■ Instructions to follow
Copy the passage of the article on medical card access between "Thousands more people" and "for the scheme.", inclusive, swapping "medical cards" for "health cards".
#### Text block
Wider access to medical cards in budget

Thousands more people could receive medical cards as part of the upcoming budget, the health minister has said.

The Government is planning to increase the number of people who qualify for medical cards by increasing the income thresholds for the scheme.

It comes after the Government strongly hinted that there is a strong desire to reduce the burden of income tax on low-to-middle income earners as part of Budget 2018.

Questioned about the possibility of cutting USC and tax rates, yesterday Minister of State Damien English said “nothing is definite” as decisions will not be made until budget day but said “everything will be looked at”.

“We are committed to making it easier to go to work and to make this country more competitive. We have to be competitive as a country, and if people are paying too much tax on their wages it is a deterrent to job creation,” Mr English told RTÉ’s The Week in Politics.

Separately, he said Government would be “about a month late” in delivering its promises around homelessness, but promised that all families would be out of hotels and in more appropriate accommodation by early August.

Meanwhile, the Health Minister Simon Harris is determined that access to free GP care be broadened and will be hoping to do this through the upcoming budget as well as ongoing negotiations with doctors.

In an interview with the Irish Examiner, Mr Harris said: “I am not meant to pre-empt the budget but I would hope we would begin to see some further improvements in terms of access to medical cards.”

On top of hammering out a new contract with GPs — which hasn’t been renewed for 40 years — Mr Harris is drafting a report on how to implement the Sláintecare report setting out a plan for the next decade.

Mr Harris has highlighted increasing eligibility and access to the health service is a key part of both of these things.

“I want to increase eligibility to GP care in line with a negotiated agreement with GPs. So for example, in recent years we have seen more people being able to access primary care through the GMS scheme, so we saw the free GP care for under 6s, we saw the Government bring in an automatic entitlement to a medical card for 10,000 children with disabilities who didn’t have one.”

“There are other ways in which you can increase eligibility, increasing the income threshold for the medical card is one, increasing access for an age cohort is another, increasing access based on a medical condition is another,” he said.

Currently, a single person must earn €184 or less a week to qualify for a medical card, while for a couple the weekly income threshold is €266.50. Extra allowances are given for dependent children.

Increasing the amount a person or family could earn by even a small amount would open the medical card system up to thousands more.

Mr Harris has also committed to overhauling the HSE as well as implementing the Sláintecare report drawn up by a cross-party Oireachtas Committee.

“The HSE is too big, it needs to be pared back, it’s too bureaucratic. We need a much leaner national body,” he said.

Meanwhile, the Irish Nurses and Midwives Organisation last night said there had been record levels of overcrowding in hospitals in the first half of the year, claiming that 51,321 patients, admitted for care, were on trolleys in Emergency Department/Ward areas.

The INMO said this was a 6% increase on figures for the first half of last year and that the 7,124 patients on trolleys last month was a 21% increase on the number for June 2016. Overcrowding was worst in June in University Hospital Limerick, with 640, followed by University Hospital Galway and the Mater Hospital in Dublin.
########
#### Provided data
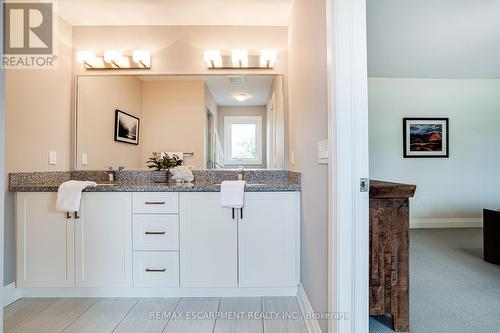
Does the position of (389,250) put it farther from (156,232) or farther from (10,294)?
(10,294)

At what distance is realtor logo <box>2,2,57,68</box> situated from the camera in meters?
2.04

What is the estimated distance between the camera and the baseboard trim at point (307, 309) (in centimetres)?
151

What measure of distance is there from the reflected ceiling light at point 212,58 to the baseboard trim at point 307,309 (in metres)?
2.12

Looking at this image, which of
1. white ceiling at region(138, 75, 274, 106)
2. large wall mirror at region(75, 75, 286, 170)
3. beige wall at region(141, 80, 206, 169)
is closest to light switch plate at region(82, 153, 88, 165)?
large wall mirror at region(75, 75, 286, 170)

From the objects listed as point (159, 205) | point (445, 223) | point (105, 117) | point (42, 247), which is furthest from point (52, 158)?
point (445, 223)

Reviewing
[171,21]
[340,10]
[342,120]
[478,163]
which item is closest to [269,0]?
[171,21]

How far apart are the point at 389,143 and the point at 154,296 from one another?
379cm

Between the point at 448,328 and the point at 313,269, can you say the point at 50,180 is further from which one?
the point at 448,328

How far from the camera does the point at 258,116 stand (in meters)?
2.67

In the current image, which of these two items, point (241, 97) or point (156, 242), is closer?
########
#### Provided data
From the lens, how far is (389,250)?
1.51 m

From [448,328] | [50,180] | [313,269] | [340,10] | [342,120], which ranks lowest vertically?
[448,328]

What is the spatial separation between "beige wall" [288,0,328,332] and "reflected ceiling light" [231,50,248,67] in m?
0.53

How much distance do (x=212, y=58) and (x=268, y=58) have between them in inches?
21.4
########
#### Provided data
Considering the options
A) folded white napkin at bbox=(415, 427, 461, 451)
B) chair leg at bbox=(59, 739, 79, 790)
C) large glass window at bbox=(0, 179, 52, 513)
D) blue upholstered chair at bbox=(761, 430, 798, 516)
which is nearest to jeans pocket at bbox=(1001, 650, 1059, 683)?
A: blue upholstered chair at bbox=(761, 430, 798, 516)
########
■ Result of this exercise
Thousands more people could receive health cards as part of the upcoming budget, the health minister has said.

The Government is planning to increase the number of people who qualify for health cards by increasing the income thresholds for the scheme.